My Experience with the Google Search Appliance

Google Search Appliance

by keif on May 7, 2010

So for a couple projects in the past year I’ve utilized the Google Search Appliance (here forward called theĀ GSA). The GSA is a powerful tool – it’s like your own slice of Google, only you can customize it, and in theory, tweak the algorithm and manipulate your results. Like a “SEO box” – but to my understanding, the algorithm is different, but in theory it’s the same.

The Versions of GSA

I’ve worked on a Google-mini, the Virtual GSA (version 5.0, no longer offered for download, for shame) and a 6.0 GSA. In terms of front end coding, you manipulate the XSL/XSLT code to change the default appearance. It’s cool – you can get the power of Google without the “branded” Google crap you get from the customized Google. So – your own branded, somewhat manipulatable Google box. Cool.

What is Google?

Of course, Google is not Bing. It is not Yahoo. It is not a commerce engine – it is a relevancy machine. The sole purpose of a Google crawl is to gather documents, have you execute a query, and for Google to say:

“I think this is what you want?”

At least, that’s *MY* experience with the GSA – they have a capability referred to as “Results Biasing.” This allows you to “influence” the results. My issues with this, is that you can make changes, but without arduous testing, you are never sure how long it’ll take the results to show up changed.

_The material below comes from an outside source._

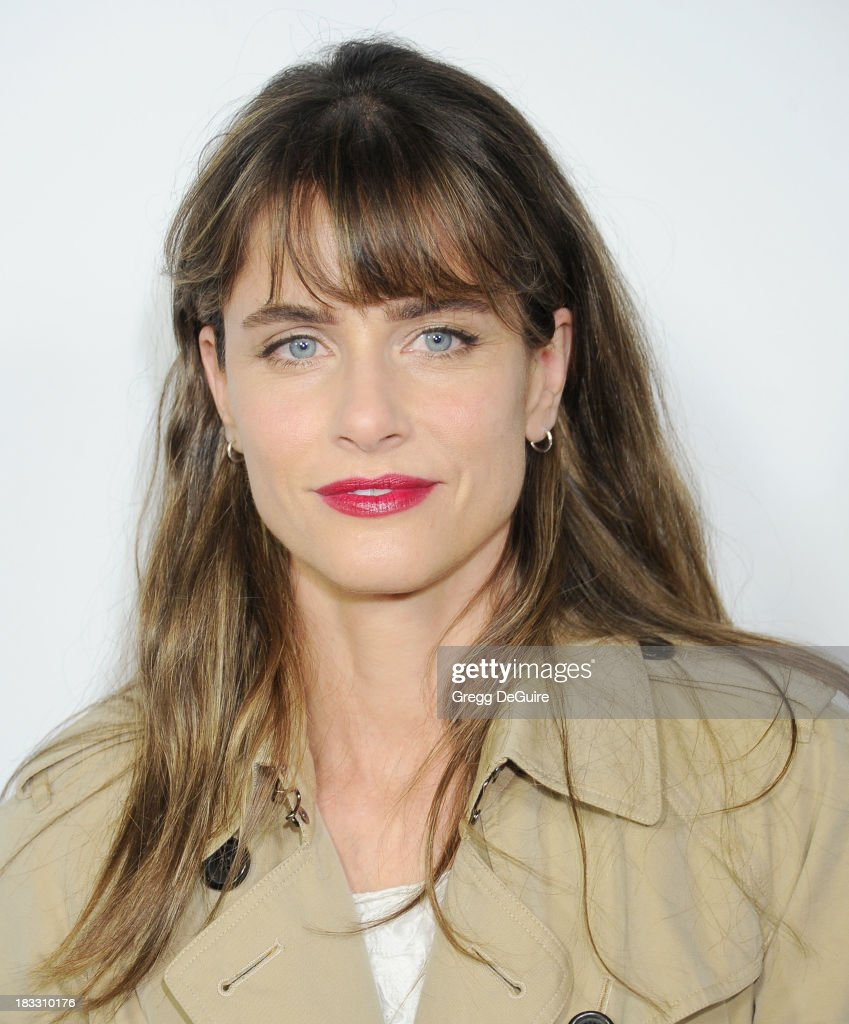 Actress <a gi-track='captionPersonalityLinkClicked' href=/galleries/search?phrase=Amanda+Peet&family=editorial&specificpeople=201910 ng-click='$event.stopPropagation()'>Amanda Peet</a> arrives at the Los Angeles premiere of FX's 'American Horror Story: Coven' at Pacific Design Center on October 5, 2013 in West Hollywood, California.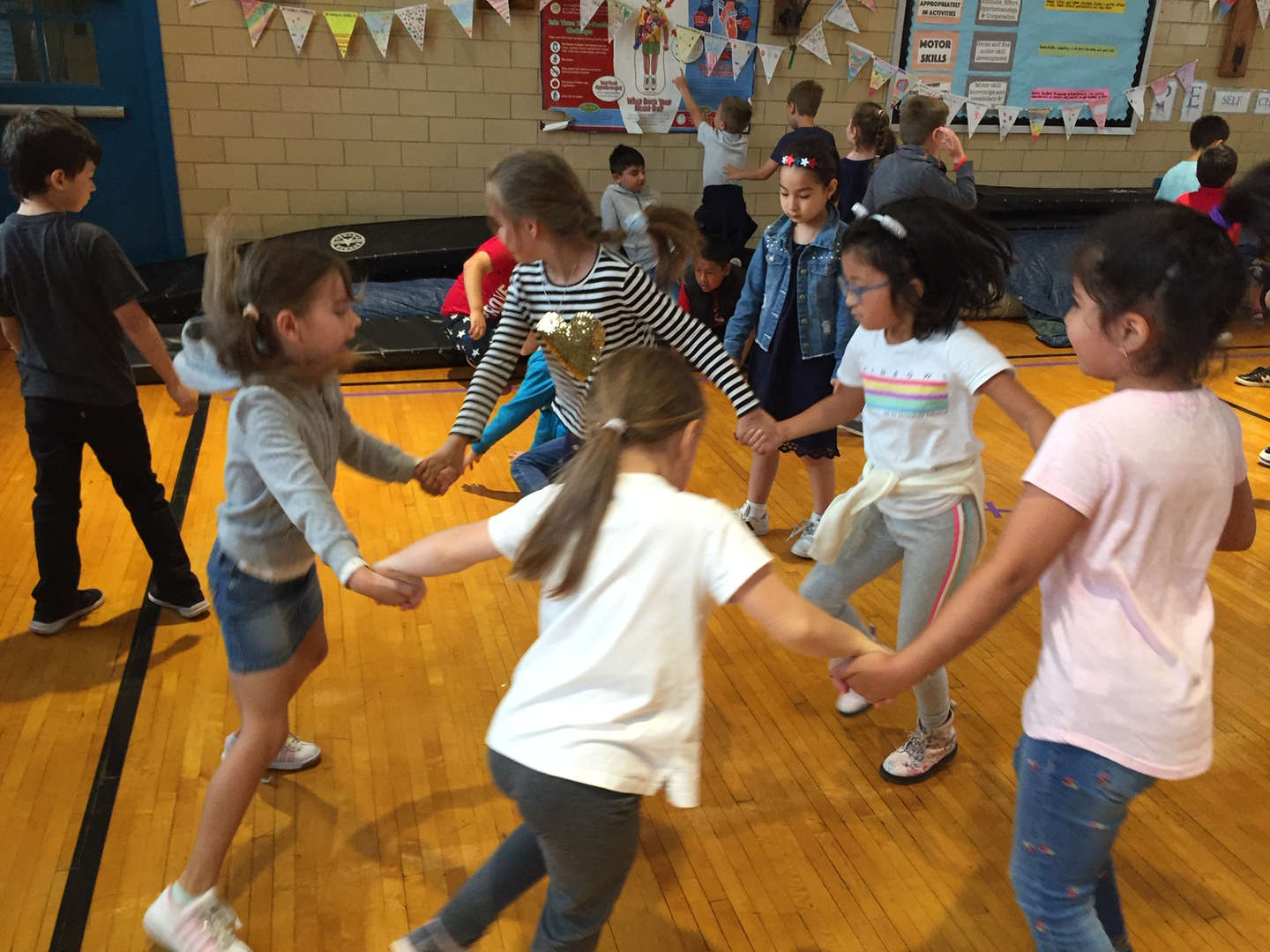 Students form a circle to dance to the music.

You can force a recrawl, but it seems the GSA “caches” the prior results for roughly 15 minutes. That means to tweak your results means retesting every 15 minutes, and even with results biasing, you may still be out of luck. It’s a crap shoot. A coworker and I spent several hours manipulating and testing results, only to eventually make one result bump up one slot, and we were working against tightly knit test set – we basically had 500 pages that were pure keywords and some other custom attributes to be utilized through a customized “Search As You Type” functionality.

Search As You Type

Yes – this was cool. A mix of plain JavaScript and PHP that essentially created a JSON result of your Google Search query. It’s a very cool project, and it allowed for some very unique experimentation with the results of a google query. I can’t delve into it to much, but we manipulated the data to spit out the results in a different display, for a more “spread” experience and relevant results. Very cool.

The Lessons Learned

I think the most difficult thing about the work was digging through the documentation – it was somewhat inaccurate at times, and very often some important, pertinent information was often in a single sentence, in some random blurb. Like Meta tag length limits (320 characters). Agitating, but we were able to rewrite our original meta tag code (to be better, in my opinion) to generate structural details in the PHP vs. including it in the meta data (it was a prototype stage, okay?). The only problem was the keywords were still being stuffed – way too many repeats and useless character phrases. This is a matter of education to the client, and clarifying that the GSA was not a “easy to manipulate” set of data – it was a complex beast, and that in ANY kind of manipulation should be taken with a grain of salt.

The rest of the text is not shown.